With Halloween in a week’s time and the Christmas selling season now in full swing retailers are beginning the hard slog to Christmas.
How customers will behave has yet to be determined.
As with recent years many retailers have started deals early in an effort to get budget-planning customers to better plan their Christmas shopping.
However last week saw Asos boss Nick Robertson blame promotions for a slowdown in his business as he revealed domestic sales up only 1% for the three months to September 30, compared to 15% in the first quarter. Matalan also reported poor results.
Whether customers do actually spend will still be determined by their confidence in their market. And that is likely to have been rocked by last week’s news from the ONS that the annual rate of inflation (CPI) hit its highest point ever last month – matching that seen in September 2008 as it rose from 4.5% in August to 5.2% last month.
Gas and electricity prices were largely to blame but with predicted cold snaps looming that brings little relief to worried customers.
Annual inflation, as recorded by the retail prices index (RPI), meanwhile hit its highest point in 20 years – up from 5.2% in August to 5.6% last month.
There was some good news a few days later when the ONS revealed its latest sales figures. They showed that sales volumes in September were up 0.6% compared to the previous September’s while the value of retail sales rose by 5.4 per cent on September 2010. However textile, clothing and footwear sales volumes feel by 2.1 per cent, the largest drop since April 2008 as the hot weather continued its affect.
But the monthly Consumer Confidence Index fell three points in September, down for the fourth month in a row according to the Nationwide Building Society. It figures showed that 71% of consumers believe the current economic situation is bad – up by three percentage points.
Retailers face a tough task persuading retailers to spend with so many worrying trends around meaning that offers and promotions are likely to continue to be a key part of their Christmas strategy. Indeed Tesco last week revealed that the Big Price Drop strategy it introduced last month stimulated an extra 1 million transactions per week – showing that instant savings are what customers are after.
However some of it will revolve around convenience too with multichannel initiatives such as click and collect continuing to be important. House of Fraser opened its first standalone click and collect store earlier this month in Aberdeen and other retailers have also ramped up their delivery offers to better satisfy those customers who don’t want to battle the Christmas crowds in person.

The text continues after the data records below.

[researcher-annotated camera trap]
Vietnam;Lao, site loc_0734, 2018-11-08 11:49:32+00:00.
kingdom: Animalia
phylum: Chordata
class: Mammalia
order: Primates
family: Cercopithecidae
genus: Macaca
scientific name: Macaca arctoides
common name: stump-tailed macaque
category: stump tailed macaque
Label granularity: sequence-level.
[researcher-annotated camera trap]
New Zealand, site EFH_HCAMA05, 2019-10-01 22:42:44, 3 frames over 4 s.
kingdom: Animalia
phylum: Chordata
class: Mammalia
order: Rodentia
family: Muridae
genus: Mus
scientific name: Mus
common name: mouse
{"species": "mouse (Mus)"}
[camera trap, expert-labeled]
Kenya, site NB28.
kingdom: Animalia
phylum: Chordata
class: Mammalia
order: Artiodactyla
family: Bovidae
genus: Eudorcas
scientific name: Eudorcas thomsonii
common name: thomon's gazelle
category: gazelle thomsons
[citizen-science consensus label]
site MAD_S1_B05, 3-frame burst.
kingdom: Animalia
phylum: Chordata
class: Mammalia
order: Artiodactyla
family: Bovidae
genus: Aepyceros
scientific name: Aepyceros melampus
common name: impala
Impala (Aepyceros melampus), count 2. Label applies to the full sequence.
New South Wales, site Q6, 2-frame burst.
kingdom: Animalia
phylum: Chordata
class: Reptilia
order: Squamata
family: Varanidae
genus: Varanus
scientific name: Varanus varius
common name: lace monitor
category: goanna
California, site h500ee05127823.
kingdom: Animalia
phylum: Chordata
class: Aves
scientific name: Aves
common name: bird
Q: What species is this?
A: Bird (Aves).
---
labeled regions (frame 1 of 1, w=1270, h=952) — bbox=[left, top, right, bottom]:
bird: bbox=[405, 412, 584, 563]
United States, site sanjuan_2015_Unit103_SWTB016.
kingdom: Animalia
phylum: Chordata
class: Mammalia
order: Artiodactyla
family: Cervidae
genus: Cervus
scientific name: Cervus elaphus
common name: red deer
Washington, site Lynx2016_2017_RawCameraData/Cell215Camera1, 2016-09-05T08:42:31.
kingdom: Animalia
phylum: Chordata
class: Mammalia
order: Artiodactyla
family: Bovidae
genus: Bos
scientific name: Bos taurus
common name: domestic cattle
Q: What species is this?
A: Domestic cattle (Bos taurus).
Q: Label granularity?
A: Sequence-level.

For those that get it right however shoppers will spend it seems. John Lewis last week revealed sales were up 9.9% to £62.6 million for the week – partly attributable to sales performing well in its Christmas shop and gifting ranges. At Waitrose sales of mince pies were up 80%. The retailer has said its Christmas strategy will focus on making the shopping experience as good as it can for every shopper who comes into its stores.
It’s a strategy many others could follow.